There is a nice on-line tool available to manage oncall schedules called miOnCall. You can check it out at https://mioncall.com/

Well I am still on call 24/7 M -F for staffing. There is a weekend on call rotation in place so that helps. I am also in the on call Holiday rotation. I have been doing this for about a year and I am tired. I usually have 2 MDS nurse but am down 1 and have been for 3 months. Big load generally 25-35 Medicare. It is crazy right now. I think when our MDS coordinator comes back it will be able to implement an on call rotation for staffing. I am implementing something. Any suggestions?

As the DON in a 134 bed facility, I am the only one who takes call. The only time another nurse manager takes call is if I am on vacation. All nurses/CNAs/CMAs must find there own replacement and notify the facility. If they are unable to find their own replacement then they call me. If they are calling off for a shift and I am in the building I will help them find coverage.

I have been in the same facility for 5 years and have worked the floor a total 4 times and never a whole shift. Usually if another nurse cannot cover, a manager will work because this was the agreement that was made with the manangers when I agreed to be the only person to take call.

This may not work in every facility but it works for us. The nurses feel they have more control of their time off because they can switch shifts easily as long as they watch their overtime.

It was difficult at first because the nursing staff felt they should be able to just call off and it would be someone else's problem. We have now been doing it this way for almost 4 years. The nurses take more ownership for their shifts and residents knowing who likes to work which spot and how to cover positions.

Example: I had a nurse whose Grandfather passed away recently and she needed off a week for his funeral. She covered every shift and texted me to tell me who was covering which days including the two shifts she had picked up for another nurse whose grandmother had passed away.
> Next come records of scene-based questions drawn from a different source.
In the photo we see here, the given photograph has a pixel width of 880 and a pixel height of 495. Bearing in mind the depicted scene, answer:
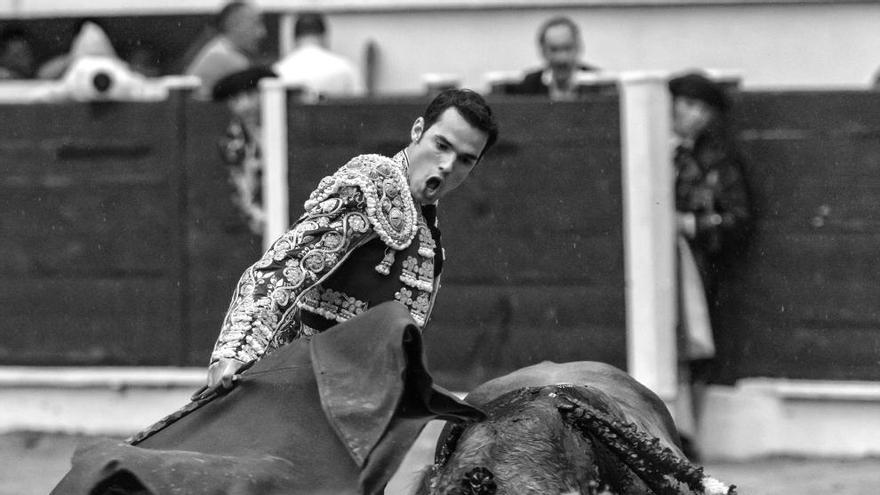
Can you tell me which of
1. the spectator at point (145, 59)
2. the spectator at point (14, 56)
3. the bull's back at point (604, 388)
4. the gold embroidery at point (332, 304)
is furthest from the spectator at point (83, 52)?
the gold embroidery at point (332, 304)

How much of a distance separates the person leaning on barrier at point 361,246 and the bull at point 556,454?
0.89 ft

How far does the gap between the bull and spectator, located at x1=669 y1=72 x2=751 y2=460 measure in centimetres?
313

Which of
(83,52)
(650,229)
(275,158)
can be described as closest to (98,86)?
(275,158)

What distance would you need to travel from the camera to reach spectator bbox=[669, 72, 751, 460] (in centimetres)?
643

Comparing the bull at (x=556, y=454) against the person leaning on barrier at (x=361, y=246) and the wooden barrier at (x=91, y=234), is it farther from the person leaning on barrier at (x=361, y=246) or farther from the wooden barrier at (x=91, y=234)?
the wooden barrier at (x=91, y=234)

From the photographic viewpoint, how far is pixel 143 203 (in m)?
7.15

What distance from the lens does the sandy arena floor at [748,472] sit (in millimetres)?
5816

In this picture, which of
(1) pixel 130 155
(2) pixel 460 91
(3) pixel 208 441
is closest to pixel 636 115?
(1) pixel 130 155

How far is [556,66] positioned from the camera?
656 centimetres

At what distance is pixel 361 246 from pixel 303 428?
1.56 feet

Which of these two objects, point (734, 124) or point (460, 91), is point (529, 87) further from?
point (460, 91)

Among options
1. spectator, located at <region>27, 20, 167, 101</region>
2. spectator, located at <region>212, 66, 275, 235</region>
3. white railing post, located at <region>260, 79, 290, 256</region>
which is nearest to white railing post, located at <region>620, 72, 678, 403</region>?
white railing post, located at <region>260, 79, 290, 256</region>

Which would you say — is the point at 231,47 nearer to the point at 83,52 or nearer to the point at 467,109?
the point at 83,52

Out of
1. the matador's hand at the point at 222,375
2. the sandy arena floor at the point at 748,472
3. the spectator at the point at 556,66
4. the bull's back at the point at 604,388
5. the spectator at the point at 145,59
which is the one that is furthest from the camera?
the spectator at the point at 145,59
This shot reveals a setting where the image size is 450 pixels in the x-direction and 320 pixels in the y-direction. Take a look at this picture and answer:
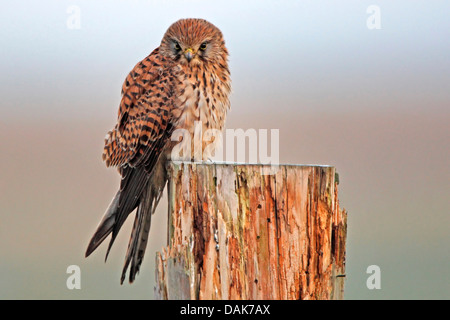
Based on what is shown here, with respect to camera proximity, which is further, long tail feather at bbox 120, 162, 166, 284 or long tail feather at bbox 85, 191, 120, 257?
long tail feather at bbox 120, 162, 166, 284

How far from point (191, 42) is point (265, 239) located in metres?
2.22

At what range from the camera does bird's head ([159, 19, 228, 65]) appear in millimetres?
4699

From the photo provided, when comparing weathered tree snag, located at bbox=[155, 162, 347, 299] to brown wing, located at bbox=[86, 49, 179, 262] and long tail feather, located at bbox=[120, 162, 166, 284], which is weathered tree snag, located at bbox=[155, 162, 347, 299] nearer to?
long tail feather, located at bbox=[120, 162, 166, 284]

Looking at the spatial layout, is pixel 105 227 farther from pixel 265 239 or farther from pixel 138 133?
pixel 265 239

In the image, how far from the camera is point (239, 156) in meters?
3.95

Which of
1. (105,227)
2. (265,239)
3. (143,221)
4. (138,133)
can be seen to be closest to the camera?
(265,239)

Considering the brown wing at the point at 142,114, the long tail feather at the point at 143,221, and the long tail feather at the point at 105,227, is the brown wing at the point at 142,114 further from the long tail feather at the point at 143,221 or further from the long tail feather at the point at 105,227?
the long tail feather at the point at 105,227

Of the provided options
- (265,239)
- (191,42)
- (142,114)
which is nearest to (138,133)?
(142,114)

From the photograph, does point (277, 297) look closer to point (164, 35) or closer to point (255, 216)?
point (255, 216)

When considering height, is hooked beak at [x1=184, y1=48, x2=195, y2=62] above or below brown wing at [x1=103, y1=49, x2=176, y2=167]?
above

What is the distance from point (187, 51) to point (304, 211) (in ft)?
6.97

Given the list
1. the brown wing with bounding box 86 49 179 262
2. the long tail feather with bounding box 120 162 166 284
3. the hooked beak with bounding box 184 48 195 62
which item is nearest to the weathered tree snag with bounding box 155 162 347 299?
the long tail feather with bounding box 120 162 166 284

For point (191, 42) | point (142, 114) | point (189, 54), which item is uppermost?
point (191, 42)

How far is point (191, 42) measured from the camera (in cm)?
471
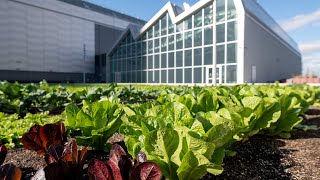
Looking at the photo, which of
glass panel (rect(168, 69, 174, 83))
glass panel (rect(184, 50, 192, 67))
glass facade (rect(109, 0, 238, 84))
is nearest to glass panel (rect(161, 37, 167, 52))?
glass facade (rect(109, 0, 238, 84))

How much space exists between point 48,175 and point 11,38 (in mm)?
44309

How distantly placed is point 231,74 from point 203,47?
437 centimetres

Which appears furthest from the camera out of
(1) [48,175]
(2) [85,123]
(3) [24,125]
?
(3) [24,125]

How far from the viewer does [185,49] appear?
27.8 meters

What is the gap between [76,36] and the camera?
46906 mm

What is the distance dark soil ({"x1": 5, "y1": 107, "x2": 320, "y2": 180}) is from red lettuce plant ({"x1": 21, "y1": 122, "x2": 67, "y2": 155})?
0.18 meters

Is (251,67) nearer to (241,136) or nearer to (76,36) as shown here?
(241,136)

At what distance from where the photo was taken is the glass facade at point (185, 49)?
2383 centimetres

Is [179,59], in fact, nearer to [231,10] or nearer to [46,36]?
[231,10]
I have to say that Assisted Living works very, very well this way...I tried to implement this at LTC as DNS, got shot down HARD by my Administrator, he claims there is a state law that says I cannot do this...lol. THere isn't it, and since he shot it down, of course, we had the continued bad behaviors... and he was, of course, recently asked to resign... gee, I wonder why? My motto is, if its good for the residents, it's good for the staff and you are so right, if staff are given that opportunity, they make multiple changes without overtime, and fell much more impowered, and the residents get safe nursing, no agency and no struggling manager who has never worked that cart before... I also tell all the nurses I dont' hire the managers to pass pills, so....... funny how it works SO well in Assisted Living, and the med techs are REALLY much more responsible and accountable in part because they have been given a lot of hands on training and guidance, and are NOT nurses, so they don't put on the resistive front that, unfortunately, so many nurses seem to do. It is getting harder and harder to find responsible nurses who don't try to pass the buck and then just pass meds (and ifthey could do that without med errors, I would be happpy, however they do a bang up job of messing up the meds as well, failure to look at PT/INR prior to administrering Coumadin (honestly), failure to notify MD of triplicate therapies like Lovenox, Heparin and COumadin, all given on THEIR shift, BY them..but it must be the RCM's fault.... the list goes on and on. med techs are headed for LTC, so I say, watch out nurses with a fat paycheck and no discernible skill, you WILL be outsourced and it WILL be hard for you to continue to keep your job...and the med techs WILL get paid less..and do a better job....Any suggestions from seasoned nurses on how to motivate bad staff?